-- start of ARTICLE --
A few months ago as I was walking through the Melbourne CBD, a visibly inebriated woman kicked out towards my elbow crutch and yelled “Can you get your stick out of my way before I shove it up your fucking arse?” The man who was with her sniggered. None of the other peak-hour pedestrians saw fit to intervene.
The woman did not make physical contact with me and probably never intended to do so, but I was left shaken all the same. My balance has been compromised by multiple sclerosis; if this woman’s mock-kick had happened to hit the sweet spot, it could have caused significant injury. But worse than the threat to my physical safety was the reminder that for some people, my disability (possibly compounded by my racial otherness) is sufficient grounds for harassment, abuse and even violence.
Having come close to being treated as a football in the most literal sense of the word, I am more than on board with Scott Morrison’s plea for “disabilities not to be used as a political football” during the election campaign. Or at least I would be on board with it, if the Morrison government had not been playing a particularly cynical game of football of its own.
-- end of ARTICLE --
-- start of EXTRACTED MATERIAL --
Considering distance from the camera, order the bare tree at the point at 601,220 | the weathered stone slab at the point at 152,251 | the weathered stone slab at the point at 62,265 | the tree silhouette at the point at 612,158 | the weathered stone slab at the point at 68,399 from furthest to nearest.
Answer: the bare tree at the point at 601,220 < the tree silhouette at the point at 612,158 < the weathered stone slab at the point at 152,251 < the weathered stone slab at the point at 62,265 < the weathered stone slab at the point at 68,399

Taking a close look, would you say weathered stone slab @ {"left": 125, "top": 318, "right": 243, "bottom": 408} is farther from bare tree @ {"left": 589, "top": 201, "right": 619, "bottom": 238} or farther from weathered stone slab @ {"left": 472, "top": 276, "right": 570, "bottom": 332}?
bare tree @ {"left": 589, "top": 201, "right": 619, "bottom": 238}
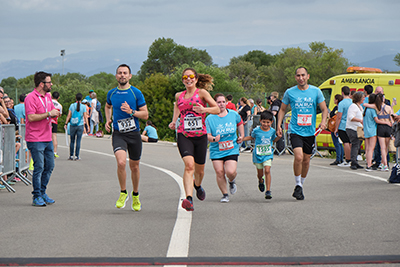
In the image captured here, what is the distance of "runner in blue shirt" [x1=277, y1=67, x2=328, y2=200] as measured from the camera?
29.0 feet

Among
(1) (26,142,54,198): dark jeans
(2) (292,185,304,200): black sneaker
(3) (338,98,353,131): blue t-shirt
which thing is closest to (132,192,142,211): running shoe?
(1) (26,142,54,198): dark jeans

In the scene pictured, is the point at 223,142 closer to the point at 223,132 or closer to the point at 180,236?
the point at 223,132

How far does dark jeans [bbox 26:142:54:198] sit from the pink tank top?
2.46m

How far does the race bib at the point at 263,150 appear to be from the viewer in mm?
8969

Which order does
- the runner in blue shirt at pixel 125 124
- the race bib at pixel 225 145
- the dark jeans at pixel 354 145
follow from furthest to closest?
the dark jeans at pixel 354 145 < the race bib at pixel 225 145 < the runner in blue shirt at pixel 125 124

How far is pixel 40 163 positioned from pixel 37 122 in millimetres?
651

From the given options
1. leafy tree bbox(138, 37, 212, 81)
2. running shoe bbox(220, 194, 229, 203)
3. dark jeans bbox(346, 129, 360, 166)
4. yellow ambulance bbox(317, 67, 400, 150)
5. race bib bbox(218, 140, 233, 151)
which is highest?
leafy tree bbox(138, 37, 212, 81)

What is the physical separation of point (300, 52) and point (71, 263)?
8931cm

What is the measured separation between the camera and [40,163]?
852 centimetres

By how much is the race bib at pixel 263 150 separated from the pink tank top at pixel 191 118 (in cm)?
170

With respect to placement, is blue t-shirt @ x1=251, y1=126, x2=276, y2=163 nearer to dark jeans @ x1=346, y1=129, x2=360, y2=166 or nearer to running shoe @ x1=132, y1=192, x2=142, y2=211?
running shoe @ x1=132, y1=192, x2=142, y2=211

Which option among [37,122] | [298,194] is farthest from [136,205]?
[298,194]

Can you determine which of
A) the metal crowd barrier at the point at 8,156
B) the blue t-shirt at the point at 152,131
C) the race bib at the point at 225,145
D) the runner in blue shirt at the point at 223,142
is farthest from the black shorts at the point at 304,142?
the metal crowd barrier at the point at 8,156

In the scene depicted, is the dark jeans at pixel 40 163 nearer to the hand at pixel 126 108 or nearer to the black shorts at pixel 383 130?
the hand at pixel 126 108
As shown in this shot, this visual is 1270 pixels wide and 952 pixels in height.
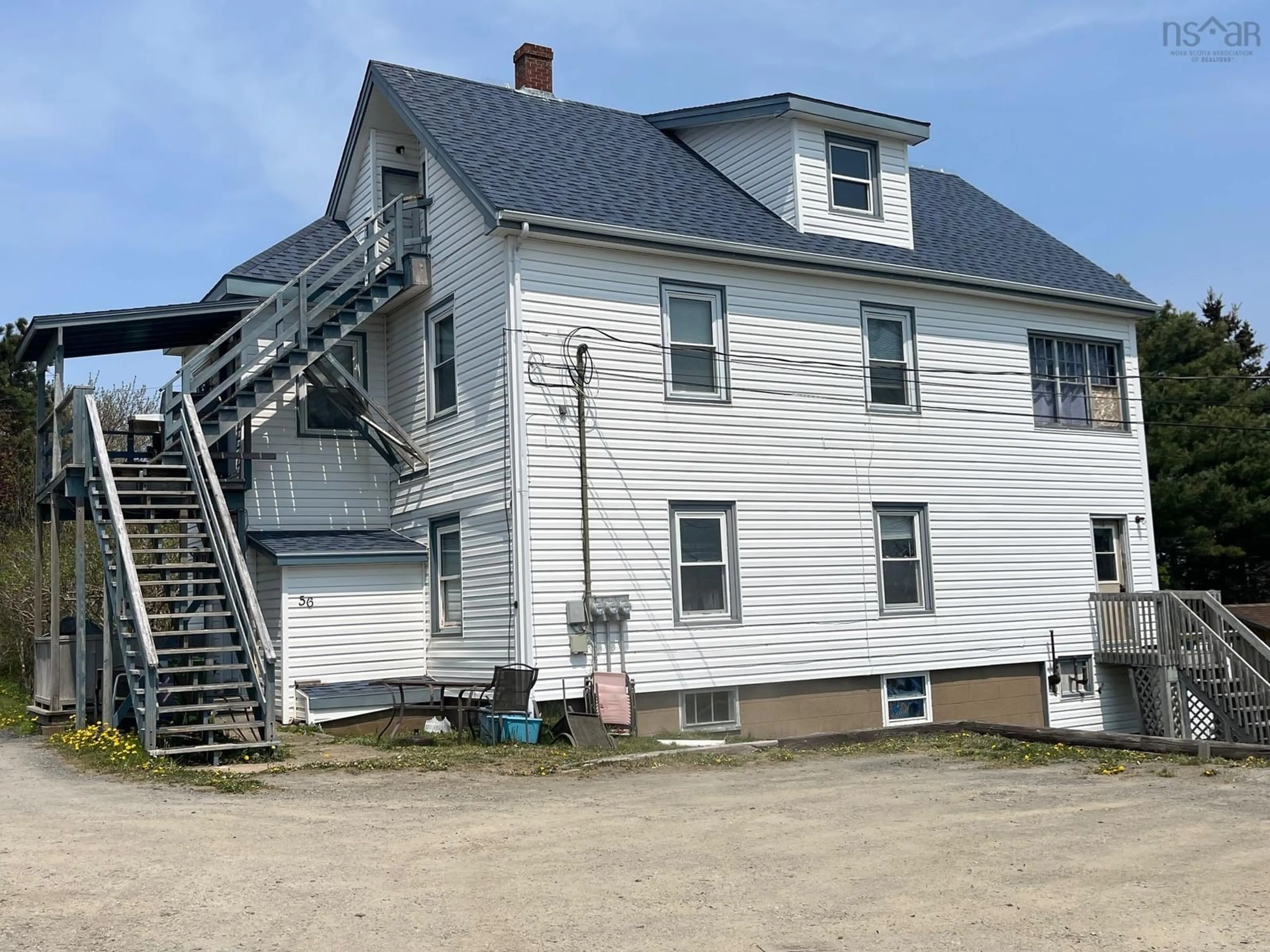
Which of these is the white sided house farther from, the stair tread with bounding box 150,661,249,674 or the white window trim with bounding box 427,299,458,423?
the stair tread with bounding box 150,661,249,674

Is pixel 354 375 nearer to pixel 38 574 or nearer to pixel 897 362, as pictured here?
pixel 38 574

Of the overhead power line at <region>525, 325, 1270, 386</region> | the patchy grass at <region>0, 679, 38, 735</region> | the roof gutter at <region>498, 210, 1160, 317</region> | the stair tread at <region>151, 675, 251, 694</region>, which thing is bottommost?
the patchy grass at <region>0, 679, 38, 735</region>

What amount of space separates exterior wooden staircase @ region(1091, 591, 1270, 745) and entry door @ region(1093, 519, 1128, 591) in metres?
0.50

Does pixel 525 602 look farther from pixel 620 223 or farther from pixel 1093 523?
pixel 1093 523

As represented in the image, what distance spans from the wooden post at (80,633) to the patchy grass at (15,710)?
1533 millimetres

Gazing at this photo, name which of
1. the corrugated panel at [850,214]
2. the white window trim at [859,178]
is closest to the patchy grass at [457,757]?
the corrugated panel at [850,214]

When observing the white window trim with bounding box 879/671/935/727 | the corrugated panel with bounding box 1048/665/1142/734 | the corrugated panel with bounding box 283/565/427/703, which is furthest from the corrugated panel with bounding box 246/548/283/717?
the corrugated panel with bounding box 1048/665/1142/734

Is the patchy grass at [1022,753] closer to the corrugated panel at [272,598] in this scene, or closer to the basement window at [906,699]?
the basement window at [906,699]

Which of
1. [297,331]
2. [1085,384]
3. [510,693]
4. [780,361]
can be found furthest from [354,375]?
[1085,384]

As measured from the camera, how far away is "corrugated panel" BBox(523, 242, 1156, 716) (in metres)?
16.5

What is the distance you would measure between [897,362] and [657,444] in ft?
15.2

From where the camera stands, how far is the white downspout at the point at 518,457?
15734mm

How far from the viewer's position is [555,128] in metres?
20.0

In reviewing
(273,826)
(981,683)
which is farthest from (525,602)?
(981,683)
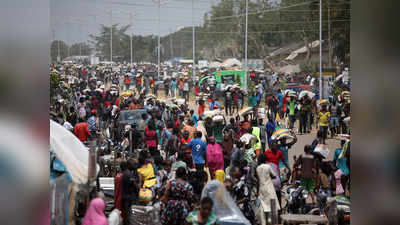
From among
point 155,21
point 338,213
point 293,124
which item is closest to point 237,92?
point 293,124

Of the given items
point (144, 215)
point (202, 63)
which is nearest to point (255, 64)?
point (202, 63)

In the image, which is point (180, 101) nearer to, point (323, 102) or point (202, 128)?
point (202, 128)

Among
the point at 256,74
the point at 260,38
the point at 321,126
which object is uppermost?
the point at 260,38

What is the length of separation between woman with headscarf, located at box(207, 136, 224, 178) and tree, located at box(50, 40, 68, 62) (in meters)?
1.92

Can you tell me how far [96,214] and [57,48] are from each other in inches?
75.9

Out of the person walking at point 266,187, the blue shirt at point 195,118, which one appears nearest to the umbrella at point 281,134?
the person walking at point 266,187

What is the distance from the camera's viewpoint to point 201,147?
6.57 m

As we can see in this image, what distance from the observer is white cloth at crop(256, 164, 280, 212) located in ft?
20.2

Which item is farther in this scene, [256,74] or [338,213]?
[256,74]

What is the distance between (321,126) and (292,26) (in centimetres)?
126

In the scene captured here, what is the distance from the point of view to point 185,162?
254 inches

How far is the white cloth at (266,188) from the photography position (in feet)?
20.2
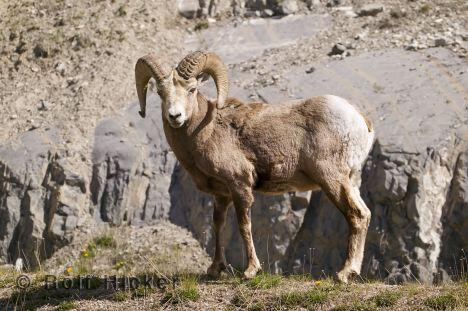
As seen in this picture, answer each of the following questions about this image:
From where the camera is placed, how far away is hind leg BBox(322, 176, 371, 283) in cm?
1186

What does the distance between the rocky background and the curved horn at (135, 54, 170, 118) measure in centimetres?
617

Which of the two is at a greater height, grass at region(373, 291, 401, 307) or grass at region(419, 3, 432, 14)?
grass at region(419, 3, 432, 14)

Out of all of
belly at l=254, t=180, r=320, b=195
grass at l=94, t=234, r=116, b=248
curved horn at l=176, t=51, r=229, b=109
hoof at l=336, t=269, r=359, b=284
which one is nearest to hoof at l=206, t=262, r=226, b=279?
belly at l=254, t=180, r=320, b=195

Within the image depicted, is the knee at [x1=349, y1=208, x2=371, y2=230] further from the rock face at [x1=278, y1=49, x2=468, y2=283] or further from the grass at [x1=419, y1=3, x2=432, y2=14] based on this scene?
the grass at [x1=419, y1=3, x2=432, y2=14]

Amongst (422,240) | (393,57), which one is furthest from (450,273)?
(393,57)

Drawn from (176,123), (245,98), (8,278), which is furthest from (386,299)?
(245,98)

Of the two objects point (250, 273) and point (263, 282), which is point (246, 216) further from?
point (263, 282)

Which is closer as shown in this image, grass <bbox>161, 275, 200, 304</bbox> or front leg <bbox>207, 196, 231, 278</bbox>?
grass <bbox>161, 275, 200, 304</bbox>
-- end of EXTRACTED MATERIAL --
* SHORT PROBLEM: State whether each statement below agrees with the article on disability harassment given above, answering yes or no and quoting the words from the article that decide it: (a) The woman made physical contact with the writer. (b) Other pedestrians stepped in to help. (c) The writer's balance is affected by multiple sclerosis.

* RESULT OF THE TASK:
(a) No: "The woman did not make physical contact with me"
(b) No: "None of the other peak-hour pedestrians saw fit to intervene."
(c) Yes: "My balance has been compromised by multiple sclerosis"